The world's hardiest microbes--those that have become resistant to traditional antibiotics--are now under surveillance. Medical researchers have launched a new program, called Sentry, that links up 72 hospitals and clinics worldwide to keep tabs on these scourges. The industry-funded initiative is already getting results: Researchers report that microbes have developed surprisingly high levels of resistance in some areas.
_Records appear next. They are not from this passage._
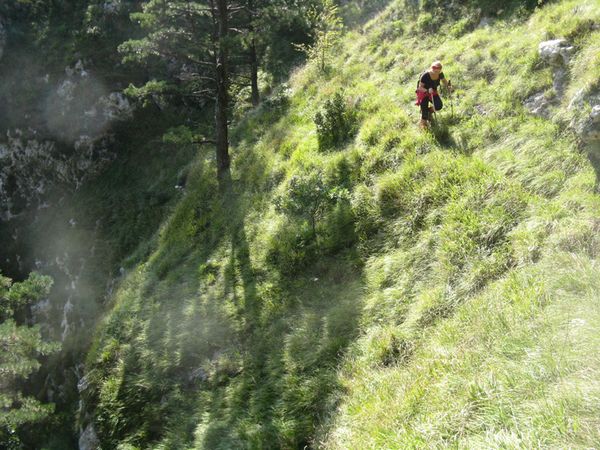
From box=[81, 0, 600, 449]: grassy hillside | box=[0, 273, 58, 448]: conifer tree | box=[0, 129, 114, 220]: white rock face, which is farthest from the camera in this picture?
box=[0, 129, 114, 220]: white rock face

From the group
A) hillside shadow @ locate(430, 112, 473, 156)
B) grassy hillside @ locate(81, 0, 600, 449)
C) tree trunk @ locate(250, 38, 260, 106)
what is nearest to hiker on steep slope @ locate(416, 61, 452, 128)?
hillside shadow @ locate(430, 112, 473, 156)

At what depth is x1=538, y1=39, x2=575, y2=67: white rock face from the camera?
7750 millimetres

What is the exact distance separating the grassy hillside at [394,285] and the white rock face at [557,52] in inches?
8.4

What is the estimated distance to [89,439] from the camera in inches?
346

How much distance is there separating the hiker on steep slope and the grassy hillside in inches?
15.5

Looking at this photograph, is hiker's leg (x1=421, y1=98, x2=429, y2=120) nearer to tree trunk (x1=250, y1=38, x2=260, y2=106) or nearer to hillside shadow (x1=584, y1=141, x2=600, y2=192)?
hillside shadow (x1=584, y1=141, x2=600, y2=192)

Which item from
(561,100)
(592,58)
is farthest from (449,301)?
(592,58)

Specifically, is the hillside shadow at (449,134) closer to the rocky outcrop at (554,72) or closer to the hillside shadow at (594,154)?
the rocky outcrop at (554,72)

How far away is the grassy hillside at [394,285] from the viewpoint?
13.2 ft

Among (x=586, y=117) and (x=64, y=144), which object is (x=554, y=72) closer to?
(x=586, y=117)

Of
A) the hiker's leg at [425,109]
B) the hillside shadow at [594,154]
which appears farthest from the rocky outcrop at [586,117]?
the hiker's leg at [425,109]

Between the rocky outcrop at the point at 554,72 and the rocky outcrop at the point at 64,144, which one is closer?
the rocky outcrop at the point at 554,72

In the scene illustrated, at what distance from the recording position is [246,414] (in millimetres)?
6328

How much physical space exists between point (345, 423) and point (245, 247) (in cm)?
551
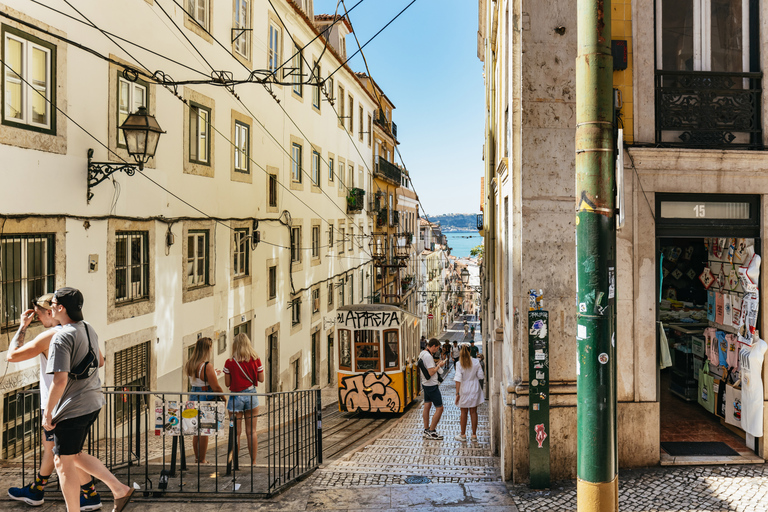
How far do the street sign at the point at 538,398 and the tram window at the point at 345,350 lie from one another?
8.36 m

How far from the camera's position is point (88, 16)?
30.5 ft

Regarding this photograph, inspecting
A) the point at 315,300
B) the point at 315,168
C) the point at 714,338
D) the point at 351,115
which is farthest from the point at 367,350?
the point at 351,115

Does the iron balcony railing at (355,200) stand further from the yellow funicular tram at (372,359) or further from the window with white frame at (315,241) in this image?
the yellow funicular tram at (372,359)

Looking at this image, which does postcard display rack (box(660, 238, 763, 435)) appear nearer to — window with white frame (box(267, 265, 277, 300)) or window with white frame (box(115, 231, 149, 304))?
window with white frame (box(115, 231, 149, 304))

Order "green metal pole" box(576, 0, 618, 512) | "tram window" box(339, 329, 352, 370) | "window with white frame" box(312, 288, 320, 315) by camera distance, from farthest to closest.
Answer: "window with white frame" box(312, 288, 320, 315) → "tram window" box(339, 329, 352, 370) → "green metal pole" box(576, 0, 618, 512)

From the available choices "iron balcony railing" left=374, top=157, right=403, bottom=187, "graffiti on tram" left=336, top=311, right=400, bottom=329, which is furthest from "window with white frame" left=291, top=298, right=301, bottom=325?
"iron balcony railing" left=374, top=157, right=403, bottom=187

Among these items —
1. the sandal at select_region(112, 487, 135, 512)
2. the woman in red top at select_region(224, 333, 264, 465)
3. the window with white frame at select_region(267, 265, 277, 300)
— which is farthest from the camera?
the window with white frame at select_region(267, 265, 277, 300)

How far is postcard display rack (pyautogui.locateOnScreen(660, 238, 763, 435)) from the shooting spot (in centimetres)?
691

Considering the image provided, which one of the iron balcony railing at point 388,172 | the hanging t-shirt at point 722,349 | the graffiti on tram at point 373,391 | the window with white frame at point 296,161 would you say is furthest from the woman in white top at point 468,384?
the iron balcony railing at point 388,172

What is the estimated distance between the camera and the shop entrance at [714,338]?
6.70 meters

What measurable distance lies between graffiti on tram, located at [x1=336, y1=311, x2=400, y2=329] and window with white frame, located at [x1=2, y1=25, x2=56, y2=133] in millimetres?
7610

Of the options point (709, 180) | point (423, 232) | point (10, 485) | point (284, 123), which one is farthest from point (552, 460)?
point (423, 232)

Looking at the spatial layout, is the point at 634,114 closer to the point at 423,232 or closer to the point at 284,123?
the point at 284,123

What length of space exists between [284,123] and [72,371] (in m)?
15.0
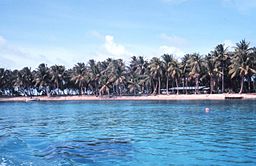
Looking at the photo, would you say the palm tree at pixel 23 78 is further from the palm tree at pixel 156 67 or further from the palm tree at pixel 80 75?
the palm tree at pixel 156 67

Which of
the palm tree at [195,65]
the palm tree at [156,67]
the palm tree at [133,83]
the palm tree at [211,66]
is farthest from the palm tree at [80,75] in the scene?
the palm tree at [211,66]

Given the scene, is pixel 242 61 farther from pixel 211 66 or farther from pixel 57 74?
pixel 57 74

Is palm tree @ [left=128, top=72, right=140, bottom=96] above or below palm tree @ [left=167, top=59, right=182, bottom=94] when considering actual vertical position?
below

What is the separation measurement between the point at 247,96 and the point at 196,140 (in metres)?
78.1

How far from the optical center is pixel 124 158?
1761 cm

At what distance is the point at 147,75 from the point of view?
404 feet

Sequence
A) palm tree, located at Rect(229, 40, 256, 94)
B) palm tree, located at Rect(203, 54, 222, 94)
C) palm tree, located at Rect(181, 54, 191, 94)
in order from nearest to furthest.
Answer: palm tree, located at Rect(229, 40, 256, 94)
palm tree, located at Rect(203, 54, 222, 94)
palm tree, located at Rect(181, 54, 191, 94)

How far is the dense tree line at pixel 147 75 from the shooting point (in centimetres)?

Sentry's organizers, pathologist Ron Jones of the University of Iowa in Iowa City and microbiologist Jan Verhoef of the University of Utrecht in the Netherlands, have been assessing resistance in bacterial samples for years. Hoping to expand their effort and make it more systematic, the researchers hooked up with drug giant Bristol-Myers Squibb, which agreed to spend several million dollars on the project over the next 3 to 5 years in exchange for ownership of the samples.

As part of a 6-month pilot run just ended, the Iowa group collected more than 10,000 bacterial swabs from patients in the United States, Canada, and Latin America with infections of the bloodstream, respiratory tract, urinary tract, and wounds. They found that in the South American patients, the bacteria that commonly cause urinary tract infections "had the highest degrees of resistance encountered in the world" to common cephalosporin antibiotics, Jones says. About 30% of the samples were resistant--three times the average, he reported this week at the International Congress on Chemotherapy in Sydney, Australia. Jones attributed this resistance in part to indiscriminate use of antibiotics.

Jones and Verhoef also had sobering news for the United States. "The emerging [level of] resistance in the United States is the worst in the world," says Jones. "We're paying for 20 years of misuse" of antibiotics. Their results show that resistance to penicillin in pneumococcus, which causes pneumonia and middle-ear infections, has jumped in the past 5 years from 10% to 40% of samples in many U.S. regions.

Such data are expected to be very useful to public health officials, Jones says. In addition to helping hospitals make better use of their antibiotics, Sentry is also expected to " pick up trends [about the types of resistance] out there," says Iowa microbiologist Michael Pfaller. Michael Lancaster, a microbiologist at the Centers for Disease Control and Prevention in Atlanta, says that the CDC and other international bodies lack comparable surveillance networks. Another 100 or so medical centers in Australia, Africa, the Middle East, Japan, and other Asian countries are expected to join the program in the coming months.